‘The Recruit’: Noah Centineo and Laura Haddock Break Down Cliffhanger Ending and Their Characters’ ‘Forbidden’ Relationship

Noah Centineo for "The Recruit"

SPOILER ALERT: This piece contains spoilers from the Season 1 finale of “The Recruit.” 

In the final scene of Season 1 of “The Recruit,” CIA lawyer Owen Hendricks (Noah Centineo) wakes up bound to a chair in a dark, decrepit room and finds fugitive Max Meladze (Laura Haddock) — with whom he’s formed a tenuous alliance and nascent sexual relationship — also tied to a chair beside him. After Owen has gotten just enough time to register his own surroundings, a mysterious blond woman walks into the room, wielding a gun.

“Karolina?” Max gasps, uttering the name of her long-lost daughter. Karolina (Maddie Hasson) gives her mother a long look before shooting her in the chest.

She then turns her attention to Owen, who’s reeling from the shock of what’s just transpired. “Who are you?” she demands. “And what the fuck are you doing running around with my mother?”

So ends Season 1 of the Netflix series, which was inspired by the experiences of journalist and former CIA lawyer Adam Ciralsky, who also executive produces the show. Centineo plays a 24-year-old rookie lawyer who, shortly after starting work at the Office of the General Counsel at the CIA, stumbles across a graymail letter from Max, a convict imprisoned in Phoenix who threatens to spill agency secrets if she’s not released. Owen and Max form an unlikely partnership that begins as primarily transactional — Max needs Owen’s pull at the CIA to get out of prison, Owen needs Max’s knowledge to tackle what he’s identified as a threat to national security — but the lines become blurred as their personal and professional lives overlap, becoming nearly indistinguishable.

Concluding the first season of a TV show with a cliffhanger is a risky move, but showrunner Alexi Hawley argues that the decision was necessary.

“You have to always try and make the most dramatic choice,” he says, “even if it’s hard, and even if it does leave you with a cliffhanger — even if it does turn the story 180 degrees.

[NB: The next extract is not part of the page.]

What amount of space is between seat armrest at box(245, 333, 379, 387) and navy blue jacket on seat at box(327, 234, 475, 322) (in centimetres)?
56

Yes, you can worry about what happens after, but at the same time, I think you have to be bold, especially in this day and age where there’s 9,000 shows.”

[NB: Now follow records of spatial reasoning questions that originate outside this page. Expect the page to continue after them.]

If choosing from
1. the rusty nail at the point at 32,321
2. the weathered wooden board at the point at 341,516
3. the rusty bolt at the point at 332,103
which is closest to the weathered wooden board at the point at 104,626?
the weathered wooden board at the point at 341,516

Haddock and Centineo recall their initial reactions to reading the final scene. 

“Do you remember when Ross in ‘Friends’ saw Monica and Chandler snogging, and he was like, ‘No, no, no’?” Haddock says. “That was me in the apartment reading it. Got to the last page. ‘No!’ Threw it. Then I just left my apartment, went straight round to Alexi’s. And,” she says jokingly, “I just killed him.” 

Centineo says that a bunch of different questions raced through his head when he read the ending. “Is this like a ‘Game of Thrones’ instance, right? Are we killing off one of the lead characters, or is this, like, a crazy point of deception?” 

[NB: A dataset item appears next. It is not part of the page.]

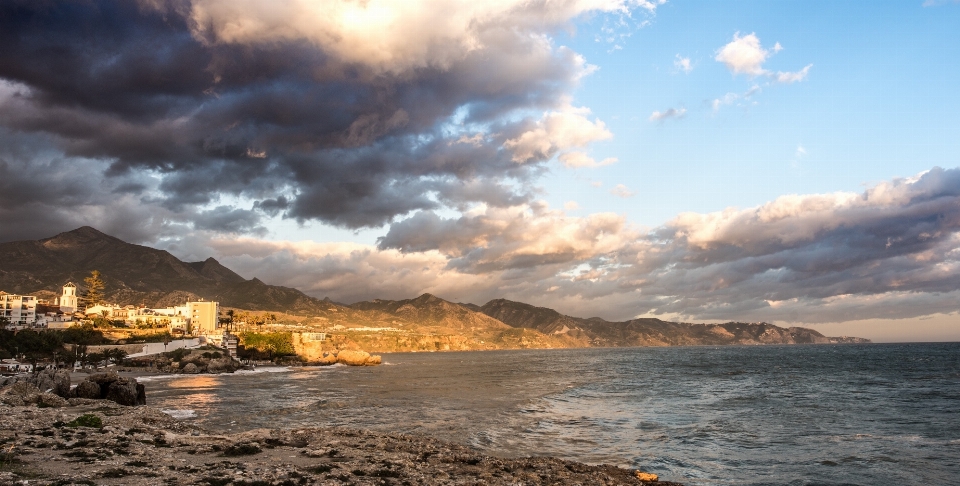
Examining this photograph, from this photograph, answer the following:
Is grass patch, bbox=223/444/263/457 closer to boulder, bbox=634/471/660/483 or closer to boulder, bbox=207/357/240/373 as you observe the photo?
boulder, bbox=634/471/660/483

Duplicitous and savvy, Max carries herself throughout the show as one who’s constantly two steps ahead of her enemies; Owen, a new hire in the Office of the General Counsel at the CIA, is always racing to catch up. The twist ending subverts this dynamic. But even though it’s entirely plausible that Max has indeed met her end, neither Haddock nor Centineo rules out the possibility that her death could have been faked.

The Recruit. Laura Haddock as Max Meladze in episode 102 of The Recruit. Cr. Philippe Bossé/Netflix © 2022 PHILIPPE BOSSÉ/NETFLIX

“What I love about this show is that there’s always another little back pocket secret card to play,” Haddock says, adding, “Who knows? She may have even organized this with her daughter.” 

The “Guardians of the Galaxy” actor reveals that she only had one or two chances to perfect her character’s death due to the mechanics of the squib, a small explosive that triggers fake blood release. “From a technical point of view, that’s quite stressful going into as an actor, because you’re like, ‘I better get this right.’”

Max’s death holds even more emotional heft, given the intense nature of her relationship with Owen. After a slow burn throughout the series, Max and Owen have sex in Episode 7. This suggests that though their alliance is caught in the crossfire of warring interests, their attachment has transcended — or been aided by — their struggles to maintain power over the other and succeed in their individual missions.

Haddock says that Max’s desire for intimacy with Owen stems from emotional, social and sexual needs that went unsatisfied during her stint in prison. “It seems like Owen would be a perfect person for her to explore that with,” she says.

Of their relationship, she notes that much of its appeal lies in its illicit nature. “It’s forbidden. It’s forbidden for both of them. And that’s always the most desirable, I guess.”

As for what could be next for their characters, both Centineo and Haddock say they don’t know what Hawley has planned.

“We haven’t really been informed one way or another,” Centineo says. “We’re in the same position as anyone else who’s watched the show.”

Should “The Recruit” land a second season order, though, Hawley states that he’s well-prepared. “I have a plan for Season 2,” he says, adding, “If there’s any one thing that I always try and do, it’s be unexpected.”